**Job**: Could you write out the whole listing below, line for line, without changing a word?
....................
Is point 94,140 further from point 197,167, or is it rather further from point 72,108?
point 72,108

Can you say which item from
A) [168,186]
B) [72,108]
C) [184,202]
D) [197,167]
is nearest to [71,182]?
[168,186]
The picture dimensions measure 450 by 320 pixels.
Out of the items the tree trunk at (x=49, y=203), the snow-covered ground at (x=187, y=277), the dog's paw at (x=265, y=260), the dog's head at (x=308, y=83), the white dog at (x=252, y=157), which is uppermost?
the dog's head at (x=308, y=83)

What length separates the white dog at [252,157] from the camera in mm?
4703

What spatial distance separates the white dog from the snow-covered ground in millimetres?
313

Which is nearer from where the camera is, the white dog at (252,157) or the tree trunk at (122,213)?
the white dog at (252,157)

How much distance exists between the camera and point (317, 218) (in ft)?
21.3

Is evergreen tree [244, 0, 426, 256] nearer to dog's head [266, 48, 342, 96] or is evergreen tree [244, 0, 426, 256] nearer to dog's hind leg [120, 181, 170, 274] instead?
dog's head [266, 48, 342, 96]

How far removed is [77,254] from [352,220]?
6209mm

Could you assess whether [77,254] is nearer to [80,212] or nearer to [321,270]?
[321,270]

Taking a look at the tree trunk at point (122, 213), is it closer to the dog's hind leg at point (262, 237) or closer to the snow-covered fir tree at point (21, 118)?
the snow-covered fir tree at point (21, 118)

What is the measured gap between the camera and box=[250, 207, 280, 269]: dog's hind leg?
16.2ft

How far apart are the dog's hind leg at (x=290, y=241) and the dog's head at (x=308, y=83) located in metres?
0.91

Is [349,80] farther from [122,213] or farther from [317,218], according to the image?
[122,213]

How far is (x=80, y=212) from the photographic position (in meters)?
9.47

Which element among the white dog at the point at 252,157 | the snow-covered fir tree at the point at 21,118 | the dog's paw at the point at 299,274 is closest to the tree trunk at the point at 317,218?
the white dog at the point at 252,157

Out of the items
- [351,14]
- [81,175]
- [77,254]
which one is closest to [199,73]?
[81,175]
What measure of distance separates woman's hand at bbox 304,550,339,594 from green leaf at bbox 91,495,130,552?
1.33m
....................
**Task solution**:
Is point 94,140 further from point 197,167, or is it rather further from point 72,108?
point 72,108

Can you say which item from
A) [168,186]
B) [72,108]
C) [184,202]
D) [197,167]
is nearest to [71,182]?
[168,186]
The picture dimensions measure 450 by 320 pixels.
Out of the items the tree trunk at (x=49, y=203), the snow-covered ground at (x=187, y=277), the dog's paw at (x=265, y=260), the dog's head at (x=308, y=83), the white dog at (x=252, y=157), which is uppermost?
the dog's head at (x=308, y=83)

What length separates the white dog at [252,157] from the camera in mm?
4703

What spatial distance separates the white dog from the snow-covered ground in millimetres?
313

Which is nearer from where the camera is, the white dog at (252,157) or the tree trunk at (122,213)?
the white dog at (252,157)

How much distance exists between the camera and point (317, 218) (in ft)?
21.3

Is evergreen tree [244, 0, 426, 256] nearer to dog's head [266, 48, 342, 96] or is evergreen tree [244, 0, 426, 256] nearer to dog's hind leg [120, 181, 170, 274] instead?
dog's head [266, 48, 342, 96]

How far removed is [77,254] from [352,220]?
6209mm

Could you assess whether [77,254] is nearer to [80,212] or nearer to [321,270]?
[321,270]

Taking a look at the tree trunk at point (122, 213), is it closer to the dog's hind leg at point (262, 237) or closer to the snow-covered fir tree at point (21, 118)?
the snow-covered fir tree at point (21, 118)

What is the measured gap between the camera and box=[250, 207, 280, 269]: dog's hind leg?
16.2ft

How far apart are the dog's hind leg at (x=290, y=241) and the dog's head at (x=308, y=83) located in metres?
0.91

Is [349,80] farther from [122,213] or farther from [317,218], according to the image?
[122,213]

How far is (x=80, y=212) from the photographic position (in meters)?
9.47

Which element among the white dog at the point at 252,157 | the snow-covered fir tree at the point at 21,118 | the dog's paw at the point at 299,274 is closest to the tree trunk at the point at 317,218?
the white dog at the point at 252,157

Out of the items
- [351,14]
- [81,175]
- [77,254]
which one is closest to [199,73]?
[81,175]
What measure of distance separates woman's hand at bbox 304,550,339,594 from green leaf at bbox 91,495,130,552?
1.33m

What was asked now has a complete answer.